11. The computer-implemented method of claim 9, wherein the operations further comprise:

generating, by a contextual data encoder, a latent representation of target contextual data; and

wherein the latent representation of the target contextual data is merged with the latent representation of the digital content item and the latent representation of the target performance metric to provide the combined latent representation; and

wherein the latent space transformation is also constrained by the latent representation of the target contextual data.

12. The computer-implemented method of claim 9, wherein the input further comprises a prompt;

wherein the operations further comprise generating, by a prompt encoder, a latent representation of the prompt;

wherein the latent representation of the prompt is merged with the latent representation of the digital content item and the latent representation of the target performance metric to provide the combined latent representation; and

wherein the latent space transformation is also constrained by the latent representation of the prompt.

13. The computer-implemented method of claim 9, wherein the operations further comprise:

causing a performance metric decoder to generate a performance metric for the output digital content item from the transformed latent representation.

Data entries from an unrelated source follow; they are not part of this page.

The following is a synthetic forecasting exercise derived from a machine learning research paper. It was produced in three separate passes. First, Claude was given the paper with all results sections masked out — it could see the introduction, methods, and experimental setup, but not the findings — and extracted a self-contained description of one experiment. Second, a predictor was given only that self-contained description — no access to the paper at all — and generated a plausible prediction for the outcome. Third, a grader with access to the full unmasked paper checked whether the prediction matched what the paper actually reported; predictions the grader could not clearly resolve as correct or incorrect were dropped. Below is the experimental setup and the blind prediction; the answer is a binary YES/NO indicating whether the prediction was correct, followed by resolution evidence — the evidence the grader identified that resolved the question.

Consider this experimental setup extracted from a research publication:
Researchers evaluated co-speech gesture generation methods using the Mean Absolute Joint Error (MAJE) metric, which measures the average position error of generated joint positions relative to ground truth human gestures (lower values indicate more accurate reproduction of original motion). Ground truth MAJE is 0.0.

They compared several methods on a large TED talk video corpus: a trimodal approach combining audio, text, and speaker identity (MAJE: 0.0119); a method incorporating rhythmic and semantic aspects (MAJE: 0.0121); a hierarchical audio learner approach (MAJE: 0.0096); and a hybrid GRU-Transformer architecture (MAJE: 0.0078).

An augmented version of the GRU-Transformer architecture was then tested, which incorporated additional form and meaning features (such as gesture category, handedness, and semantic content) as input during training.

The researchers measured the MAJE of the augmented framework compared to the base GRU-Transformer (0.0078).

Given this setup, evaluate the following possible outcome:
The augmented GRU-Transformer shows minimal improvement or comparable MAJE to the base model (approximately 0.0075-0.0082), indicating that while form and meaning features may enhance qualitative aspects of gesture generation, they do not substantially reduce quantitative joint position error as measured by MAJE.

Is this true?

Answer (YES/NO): YES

14. The computer-implemented method of claim 9, wherein the output digital content item comprises two or more modalities;

wherein the content decoder comprises a decoder for each modality of the two or more modalities to generate an output for each modality of the two or more modalities; and

wherein the output digital content item is generated by combining the output for each modality of the two or more modalities.

15. The computer-implemented method of claim 9, wherein the operations further comprise:

causing a contextual data decoder of the multimodal generative model to generate contextual data for the output digital content item from the transformed latent representation.

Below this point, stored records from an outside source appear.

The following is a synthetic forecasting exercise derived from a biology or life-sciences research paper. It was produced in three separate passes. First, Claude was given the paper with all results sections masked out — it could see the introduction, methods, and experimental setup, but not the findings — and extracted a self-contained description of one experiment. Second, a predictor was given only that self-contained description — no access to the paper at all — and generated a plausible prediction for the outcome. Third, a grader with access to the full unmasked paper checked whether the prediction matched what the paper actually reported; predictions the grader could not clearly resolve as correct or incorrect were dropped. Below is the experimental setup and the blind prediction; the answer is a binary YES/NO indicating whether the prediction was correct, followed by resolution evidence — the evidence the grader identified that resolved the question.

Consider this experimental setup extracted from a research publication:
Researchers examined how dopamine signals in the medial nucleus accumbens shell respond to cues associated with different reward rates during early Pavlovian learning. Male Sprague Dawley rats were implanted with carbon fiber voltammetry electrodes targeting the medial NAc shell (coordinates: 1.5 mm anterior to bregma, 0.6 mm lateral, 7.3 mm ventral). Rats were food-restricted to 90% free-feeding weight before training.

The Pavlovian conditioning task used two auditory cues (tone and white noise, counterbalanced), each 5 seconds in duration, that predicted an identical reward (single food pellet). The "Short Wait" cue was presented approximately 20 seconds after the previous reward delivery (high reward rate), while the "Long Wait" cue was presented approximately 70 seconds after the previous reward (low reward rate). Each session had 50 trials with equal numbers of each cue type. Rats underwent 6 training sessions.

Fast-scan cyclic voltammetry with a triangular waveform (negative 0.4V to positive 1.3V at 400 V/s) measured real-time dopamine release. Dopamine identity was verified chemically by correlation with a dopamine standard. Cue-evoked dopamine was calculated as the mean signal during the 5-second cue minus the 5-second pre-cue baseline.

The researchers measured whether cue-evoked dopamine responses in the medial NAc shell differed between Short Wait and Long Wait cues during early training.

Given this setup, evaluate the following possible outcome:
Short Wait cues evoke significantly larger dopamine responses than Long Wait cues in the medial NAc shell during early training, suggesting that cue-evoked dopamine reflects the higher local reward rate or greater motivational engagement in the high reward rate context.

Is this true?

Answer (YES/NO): NO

16. The computer-implemented method of claim 9, wherein a plurality of latent space transformations from the combined latent representation are performed to provide a plurality of transformed latent representations; and wherein a plurality of output digital content items are generated from the plurality of transformed latent representations.

17. A computer system comprising:

one or more processors; and

one or more computer storage media storing computer-useable instructions that, when used by the one or more processors, causes the computer system to perform operations comprising:

generating, by one or more encoders of a multimodal generative model, a latent representation of input in a joint latent space of the multimodal generative model learned from training data comprising pairs of digital content items with performance metrics, wherein the input comprises a digital content item, and wherein the one or more encoders comprise a content encoder that generates a latent representation of the digital content item; and

generating, by a performance metric decoder of the multimodal generative model, a performance metric for the digital content item based on the latent representation of the input.

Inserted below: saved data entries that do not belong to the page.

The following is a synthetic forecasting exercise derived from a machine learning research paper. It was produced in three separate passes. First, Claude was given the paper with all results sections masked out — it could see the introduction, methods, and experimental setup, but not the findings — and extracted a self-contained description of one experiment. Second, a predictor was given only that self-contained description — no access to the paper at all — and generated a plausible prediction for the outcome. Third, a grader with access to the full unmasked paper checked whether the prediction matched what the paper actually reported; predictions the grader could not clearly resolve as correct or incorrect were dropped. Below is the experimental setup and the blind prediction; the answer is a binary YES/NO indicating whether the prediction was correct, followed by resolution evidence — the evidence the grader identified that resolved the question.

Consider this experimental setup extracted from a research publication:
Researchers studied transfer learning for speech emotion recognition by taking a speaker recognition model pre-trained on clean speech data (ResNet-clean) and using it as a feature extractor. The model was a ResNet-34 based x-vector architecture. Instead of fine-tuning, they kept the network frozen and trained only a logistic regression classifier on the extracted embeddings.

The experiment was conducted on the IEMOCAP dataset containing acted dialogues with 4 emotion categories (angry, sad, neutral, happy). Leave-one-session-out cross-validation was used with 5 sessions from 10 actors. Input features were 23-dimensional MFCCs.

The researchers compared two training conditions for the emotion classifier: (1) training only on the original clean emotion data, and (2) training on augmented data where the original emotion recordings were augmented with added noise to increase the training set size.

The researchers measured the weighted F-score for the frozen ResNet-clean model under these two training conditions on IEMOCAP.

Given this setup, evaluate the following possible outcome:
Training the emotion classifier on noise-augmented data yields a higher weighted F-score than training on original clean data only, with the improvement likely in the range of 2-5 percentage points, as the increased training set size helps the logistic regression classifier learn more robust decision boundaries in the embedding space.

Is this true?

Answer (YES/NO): NO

18. The computer system of claim 17, wherein the digital content item comprises two or more modalities;

wherein the content encoder comprises an encoder for each modality of the two or more modalities that generates a latent representation for each modality of the two or more modalities; and

wherein the latent representation of the digital content item comprises the latent representation for each modality.

19. The computer system of claim 17, wherein the input further comprises target contextual data;

wherein the one or more encoders comprise a contextual data encoder that generates a latent representation of the target contextual data; and

wherein the latent representation of the input is generated by merging the latent representation of the digital content item with the latent representation of the target contextual data.

20. The computer system of claim 17, wherein the operations further comprise:

causing a contextual data decoder of the multimodal generative model to generate contextual data from the latent representation of the input.